Exercise brief: Copy out, precisely as given, the lines from the line with "United States, site archbold_FL-19." to the end of the entries that follow.

◆ ◆ ◆

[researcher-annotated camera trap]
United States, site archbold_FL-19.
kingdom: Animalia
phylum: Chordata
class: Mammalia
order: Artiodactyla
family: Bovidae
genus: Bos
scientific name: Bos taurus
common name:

◆ ◆ ◆

Reply to the task:
United States, site archbold_FL-19.
kingdom: Animalia
phylum: Chordata
class: Mammalia
order: Artiodactyla
family: Bovidae
genus: Bos
scientific name: Bos taurus
common name:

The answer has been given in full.